Juniper has also added an easy-configuration capability, which means a dedicated sensor (an IDP appliance) can be up and running without complexity, while a Policy Wizard for IDP has been added to NSM so that policy can be generated as soon as a sensor comes online.

The integration with NSM has also meant a number of attributes from the erstwhile dedicated management platform for the sensors, called IDP Manager, have been ported across to the generic security management console. They are Profiler, which provides a detailed view of app flaws and contexts for identifying what’s running on a network, and Dashboard, which gives a centralized view of the main network attacks, specific hosts, and device status. In addition, a new feature has been added called Security Explorer, a visualization capability to help admins understand network interactions and interdependencies, as well as details of the individual hosts.

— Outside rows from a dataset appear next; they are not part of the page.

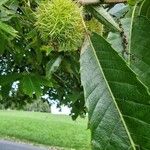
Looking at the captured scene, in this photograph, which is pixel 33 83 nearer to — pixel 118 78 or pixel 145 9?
pixel 145 9

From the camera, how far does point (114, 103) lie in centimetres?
86

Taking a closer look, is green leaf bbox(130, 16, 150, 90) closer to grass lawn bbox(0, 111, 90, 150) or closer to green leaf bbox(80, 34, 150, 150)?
green leaf bbox(80, 34, 150, 150)

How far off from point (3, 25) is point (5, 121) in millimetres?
19555

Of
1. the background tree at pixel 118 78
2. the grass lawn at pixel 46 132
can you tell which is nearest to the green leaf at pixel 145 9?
the background tree at pixel 118 78

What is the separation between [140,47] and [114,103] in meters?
0.20

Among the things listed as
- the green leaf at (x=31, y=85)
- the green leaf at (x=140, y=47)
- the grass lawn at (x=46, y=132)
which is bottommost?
the grass lawn at (x=46, y=132)

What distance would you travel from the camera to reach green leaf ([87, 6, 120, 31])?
3.50ft

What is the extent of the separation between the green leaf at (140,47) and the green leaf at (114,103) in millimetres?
70

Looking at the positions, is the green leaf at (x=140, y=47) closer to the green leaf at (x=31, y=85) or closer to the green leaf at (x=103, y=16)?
the green leaf at (x=103, y=16)

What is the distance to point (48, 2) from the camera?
3.76ft

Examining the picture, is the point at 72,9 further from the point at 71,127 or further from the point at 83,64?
the point at 71,127

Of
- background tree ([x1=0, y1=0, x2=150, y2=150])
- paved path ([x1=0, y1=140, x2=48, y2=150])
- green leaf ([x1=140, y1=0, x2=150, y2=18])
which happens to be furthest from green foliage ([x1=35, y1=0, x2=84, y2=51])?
A: paved path ([x1=0, y1=140, x2=48, y2=150])

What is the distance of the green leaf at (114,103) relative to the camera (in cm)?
79

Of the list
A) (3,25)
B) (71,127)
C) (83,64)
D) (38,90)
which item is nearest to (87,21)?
(83,64)
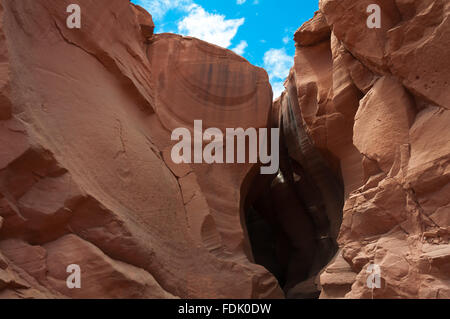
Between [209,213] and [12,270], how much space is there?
3.70 meters

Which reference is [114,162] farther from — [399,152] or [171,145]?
[399,152]

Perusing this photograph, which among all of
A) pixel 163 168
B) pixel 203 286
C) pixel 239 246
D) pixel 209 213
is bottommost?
pixel 203 286

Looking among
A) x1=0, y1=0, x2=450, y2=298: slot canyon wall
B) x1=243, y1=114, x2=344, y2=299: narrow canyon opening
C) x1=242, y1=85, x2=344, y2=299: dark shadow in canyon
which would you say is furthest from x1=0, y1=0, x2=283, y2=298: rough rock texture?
x1=243, y1=114, x2=344, y2=299: narrow canyon opening

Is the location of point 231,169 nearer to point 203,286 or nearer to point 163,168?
point 163,168

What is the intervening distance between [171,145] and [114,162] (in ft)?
6.35

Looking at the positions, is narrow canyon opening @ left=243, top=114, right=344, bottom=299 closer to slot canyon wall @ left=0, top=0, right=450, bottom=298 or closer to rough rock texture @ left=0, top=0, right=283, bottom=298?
slot canyon wall @ left=0, top=0, right=450, bottom=298

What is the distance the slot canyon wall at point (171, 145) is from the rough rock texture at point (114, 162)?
24mm

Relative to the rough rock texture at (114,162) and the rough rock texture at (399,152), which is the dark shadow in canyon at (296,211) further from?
the rough rock texture at (399,152)

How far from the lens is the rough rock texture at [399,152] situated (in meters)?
4.73

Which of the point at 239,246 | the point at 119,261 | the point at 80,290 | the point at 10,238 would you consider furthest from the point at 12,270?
the point at 239,246

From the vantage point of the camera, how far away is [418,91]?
5.44 meters

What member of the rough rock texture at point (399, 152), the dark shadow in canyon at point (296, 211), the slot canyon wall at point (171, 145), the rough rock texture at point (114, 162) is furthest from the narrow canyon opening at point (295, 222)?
the rough rock texture at point (399, 152)

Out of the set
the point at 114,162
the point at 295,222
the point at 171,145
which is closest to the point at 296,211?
the point at 295,222

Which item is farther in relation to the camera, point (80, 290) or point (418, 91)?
point (418, 91)
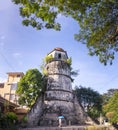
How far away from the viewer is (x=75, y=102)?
3994cm

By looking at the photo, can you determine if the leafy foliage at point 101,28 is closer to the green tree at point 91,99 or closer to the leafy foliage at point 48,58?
the leafy foliage at point 48,58

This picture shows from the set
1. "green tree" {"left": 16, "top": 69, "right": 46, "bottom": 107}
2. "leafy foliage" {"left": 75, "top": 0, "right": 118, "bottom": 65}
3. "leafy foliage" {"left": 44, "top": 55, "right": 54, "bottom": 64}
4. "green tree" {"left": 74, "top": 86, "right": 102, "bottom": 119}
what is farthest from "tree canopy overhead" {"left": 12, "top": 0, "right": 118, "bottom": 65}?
"green tree" {"left": 74, "top": 86, "right": 102, "bottom": 119}

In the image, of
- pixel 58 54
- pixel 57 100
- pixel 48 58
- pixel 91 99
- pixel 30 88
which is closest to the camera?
pixel 30 88

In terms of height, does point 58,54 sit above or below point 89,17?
above

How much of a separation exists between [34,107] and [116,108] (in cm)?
1669

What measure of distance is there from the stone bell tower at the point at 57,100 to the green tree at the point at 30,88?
4.48 ft

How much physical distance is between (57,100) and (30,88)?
19.8 feet

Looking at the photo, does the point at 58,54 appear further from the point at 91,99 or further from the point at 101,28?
the point at 101,28

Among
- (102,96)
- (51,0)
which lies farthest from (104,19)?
(102,96)

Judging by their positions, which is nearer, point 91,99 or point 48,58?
point 48,58

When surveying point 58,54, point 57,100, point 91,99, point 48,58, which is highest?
point 58,54

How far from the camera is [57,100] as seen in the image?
3791 centimetres

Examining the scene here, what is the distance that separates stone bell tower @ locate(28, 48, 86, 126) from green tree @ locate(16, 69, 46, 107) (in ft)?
4.48

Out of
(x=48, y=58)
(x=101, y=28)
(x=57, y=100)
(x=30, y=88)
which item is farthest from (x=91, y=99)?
(x=101, y=28)
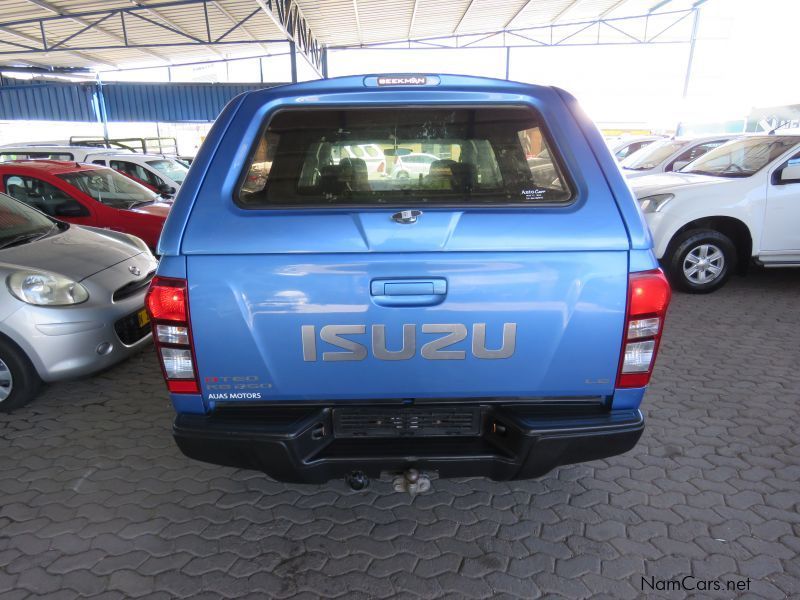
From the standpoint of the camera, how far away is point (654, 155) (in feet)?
31.3

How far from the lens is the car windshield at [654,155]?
29.8 ft

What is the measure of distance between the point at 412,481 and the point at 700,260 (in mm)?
5327

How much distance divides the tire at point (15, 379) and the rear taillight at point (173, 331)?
2047 millimetres

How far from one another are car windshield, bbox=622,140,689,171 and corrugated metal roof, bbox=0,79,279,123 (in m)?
18.6

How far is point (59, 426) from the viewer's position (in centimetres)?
340

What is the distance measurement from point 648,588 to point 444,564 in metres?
0.81

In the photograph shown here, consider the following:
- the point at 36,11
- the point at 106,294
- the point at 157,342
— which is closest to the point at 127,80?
the point at 36,11

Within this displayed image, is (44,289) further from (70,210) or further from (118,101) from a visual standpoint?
(118,101)

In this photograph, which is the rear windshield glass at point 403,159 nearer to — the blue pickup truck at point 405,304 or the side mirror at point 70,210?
the blue pickup truck at point 405,304

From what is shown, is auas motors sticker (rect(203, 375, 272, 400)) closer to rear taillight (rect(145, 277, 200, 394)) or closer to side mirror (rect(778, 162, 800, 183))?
rear taillight (rect(145, 277, 200, 394))

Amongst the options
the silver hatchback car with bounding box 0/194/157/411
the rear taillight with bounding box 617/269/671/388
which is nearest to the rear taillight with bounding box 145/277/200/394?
the rear taillight with bounding box 617/269/671/388

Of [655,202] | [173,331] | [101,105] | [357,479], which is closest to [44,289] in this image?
[173,331]

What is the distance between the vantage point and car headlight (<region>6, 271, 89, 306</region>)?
3.30m

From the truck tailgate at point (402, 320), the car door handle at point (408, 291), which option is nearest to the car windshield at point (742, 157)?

Grashion said the areas where Juniper considers it is ahead of the competition are the ability to create separate domains, which he claimed to be unique in the industry, and the technology’s roles-based administration capability, with support for more six predefined admin roles but also unlimited custom ones, as well as over 100 role-based activities.

Both software releases are available as part of maintenance contracts on the IDP sensors and the NSM console, and since NSM is now replacing IDP Manager, anyone with a support contract on the latter will automatically be able to upgrade to NSM 2006.1, and every IDP appliance now comes with a five-device NSM license. The IDP appliances start at $9,000 for the low-end device, the IDP50.